TASK TO COMPLETE = Count the lines below that contain the word "centimetres". Give only the number.

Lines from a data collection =
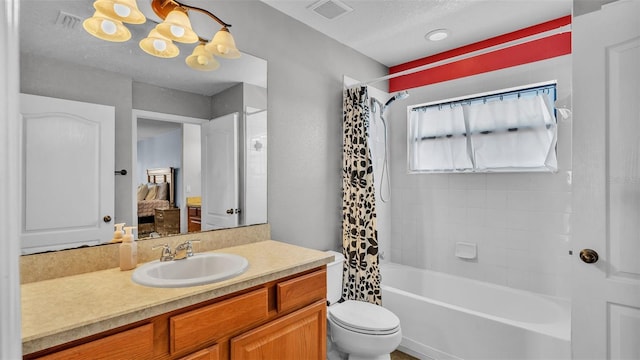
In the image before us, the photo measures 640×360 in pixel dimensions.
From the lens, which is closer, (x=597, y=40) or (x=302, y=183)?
(x=597, y=40)

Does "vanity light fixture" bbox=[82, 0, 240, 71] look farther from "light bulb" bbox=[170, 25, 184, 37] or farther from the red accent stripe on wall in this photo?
the red accent stripe on wall

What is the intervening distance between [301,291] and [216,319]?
42cm

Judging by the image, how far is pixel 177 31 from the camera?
5.32ft

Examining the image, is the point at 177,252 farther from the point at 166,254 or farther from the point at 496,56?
the point at 496,56

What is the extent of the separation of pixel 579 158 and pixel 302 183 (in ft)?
5.24

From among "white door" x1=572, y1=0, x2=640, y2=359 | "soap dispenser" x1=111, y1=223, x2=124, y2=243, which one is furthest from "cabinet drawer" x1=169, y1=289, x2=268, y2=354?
"white door" x1=572, y1=0, x2=640, y2=359

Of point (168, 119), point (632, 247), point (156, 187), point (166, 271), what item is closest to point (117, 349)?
point (166, 271)

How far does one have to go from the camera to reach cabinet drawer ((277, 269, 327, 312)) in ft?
4.52

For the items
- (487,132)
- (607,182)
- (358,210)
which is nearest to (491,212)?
(487,132)

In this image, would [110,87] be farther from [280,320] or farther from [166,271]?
[280,320]

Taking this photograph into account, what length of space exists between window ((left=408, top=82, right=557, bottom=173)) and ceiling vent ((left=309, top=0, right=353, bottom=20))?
122 centimetres

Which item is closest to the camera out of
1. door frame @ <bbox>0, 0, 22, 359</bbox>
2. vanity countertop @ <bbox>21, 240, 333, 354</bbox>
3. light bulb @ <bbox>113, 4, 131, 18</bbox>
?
door frame @ <bbox>0, 0, 22, 359</bbox>

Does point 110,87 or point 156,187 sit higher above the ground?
point 110,87

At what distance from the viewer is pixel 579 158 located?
151 centimetres
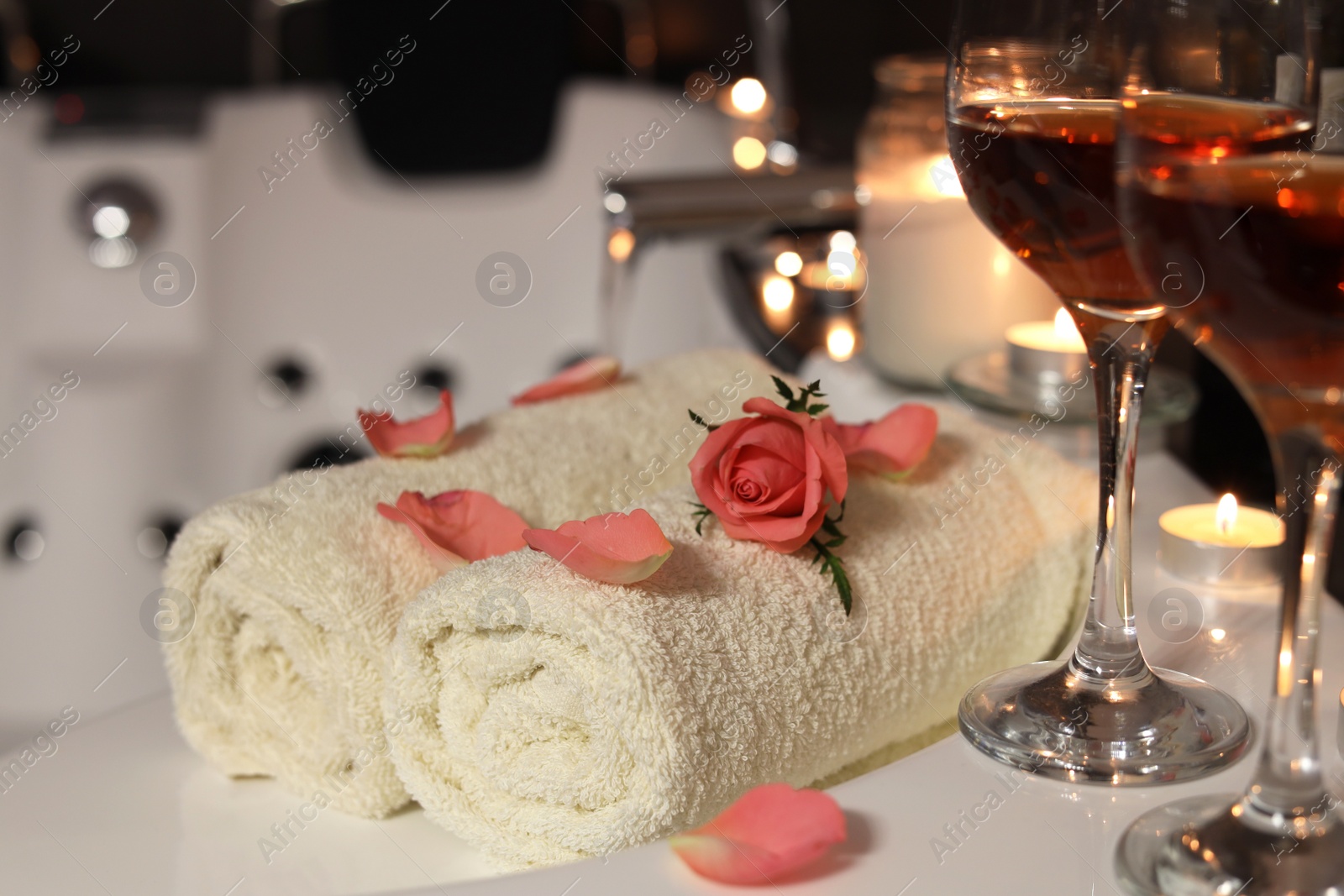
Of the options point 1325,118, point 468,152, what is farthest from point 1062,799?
point 468,152

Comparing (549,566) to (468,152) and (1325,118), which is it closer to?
(1325,118)

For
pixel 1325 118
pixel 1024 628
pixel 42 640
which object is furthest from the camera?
pixel 42 640

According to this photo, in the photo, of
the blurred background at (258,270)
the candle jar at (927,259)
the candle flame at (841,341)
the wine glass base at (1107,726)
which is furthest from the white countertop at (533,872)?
the blurred background at (258,270)

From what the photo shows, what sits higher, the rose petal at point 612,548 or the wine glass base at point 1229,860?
the rose petal at point 612,548

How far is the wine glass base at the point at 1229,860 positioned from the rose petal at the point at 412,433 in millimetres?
273

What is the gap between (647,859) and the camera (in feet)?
1.02

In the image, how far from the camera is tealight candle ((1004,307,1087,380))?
65 centimetres

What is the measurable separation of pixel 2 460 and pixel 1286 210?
138cm

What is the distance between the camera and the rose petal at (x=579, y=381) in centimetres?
53

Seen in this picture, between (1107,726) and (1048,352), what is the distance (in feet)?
1.11

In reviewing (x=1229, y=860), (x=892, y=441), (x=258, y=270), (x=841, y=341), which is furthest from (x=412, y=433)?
(x=258, y=270)

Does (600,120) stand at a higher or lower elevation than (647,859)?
higher

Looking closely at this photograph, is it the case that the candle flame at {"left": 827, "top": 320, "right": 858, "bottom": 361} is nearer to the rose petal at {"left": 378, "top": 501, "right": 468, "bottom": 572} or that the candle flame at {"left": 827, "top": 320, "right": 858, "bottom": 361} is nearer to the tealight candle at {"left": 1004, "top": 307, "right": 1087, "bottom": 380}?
→ the tealight candle at {"left": 1004, "top": 307, "right": 1087, "bottom": 380}

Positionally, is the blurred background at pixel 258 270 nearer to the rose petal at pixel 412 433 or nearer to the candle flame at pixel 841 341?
the candle flame at pixel 841 341
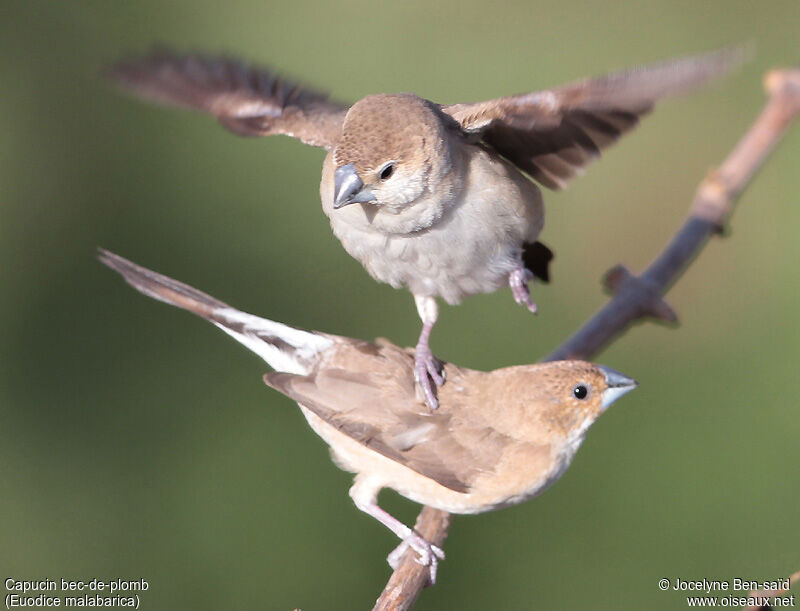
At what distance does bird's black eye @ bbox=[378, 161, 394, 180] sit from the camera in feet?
9.22

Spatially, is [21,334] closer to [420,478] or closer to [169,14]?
[169,14]

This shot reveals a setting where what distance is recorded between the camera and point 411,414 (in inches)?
140

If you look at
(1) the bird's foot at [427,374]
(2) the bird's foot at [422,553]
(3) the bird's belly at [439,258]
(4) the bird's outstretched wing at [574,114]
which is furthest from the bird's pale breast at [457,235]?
(2) the bird's foot at [422,553]

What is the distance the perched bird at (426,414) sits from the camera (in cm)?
342

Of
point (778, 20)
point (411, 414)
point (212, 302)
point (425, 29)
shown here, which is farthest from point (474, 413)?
point (778, 20)

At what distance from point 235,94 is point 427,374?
1213 mm

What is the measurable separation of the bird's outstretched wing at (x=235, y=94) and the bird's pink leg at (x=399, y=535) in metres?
1.16

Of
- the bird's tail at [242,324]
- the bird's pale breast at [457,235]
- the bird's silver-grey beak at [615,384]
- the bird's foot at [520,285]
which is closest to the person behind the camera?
the bird's pale breast at [457,235]

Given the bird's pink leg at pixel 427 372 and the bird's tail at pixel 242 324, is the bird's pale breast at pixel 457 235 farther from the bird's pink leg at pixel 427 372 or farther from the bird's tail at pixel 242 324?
the bird's tail at pixel 242 324

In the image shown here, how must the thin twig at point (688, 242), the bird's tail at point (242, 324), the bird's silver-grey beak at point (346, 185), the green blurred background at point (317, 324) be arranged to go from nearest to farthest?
the bird's silver-grey beak at point (346, 185) → the bird's tail at point (242, 324) → the thin twig at point (688, 242) → the green blurred background at point (317, 324)

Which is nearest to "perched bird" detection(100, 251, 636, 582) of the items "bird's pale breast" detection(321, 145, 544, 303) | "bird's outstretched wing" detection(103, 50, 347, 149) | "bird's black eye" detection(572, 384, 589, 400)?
"bird's black eye" detection(572, 384, 589, 400)

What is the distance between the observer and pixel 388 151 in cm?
279

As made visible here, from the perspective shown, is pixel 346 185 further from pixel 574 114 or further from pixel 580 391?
pixel 580 391

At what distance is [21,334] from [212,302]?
300cm
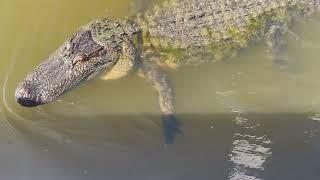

CORRECT RESPONSE = 4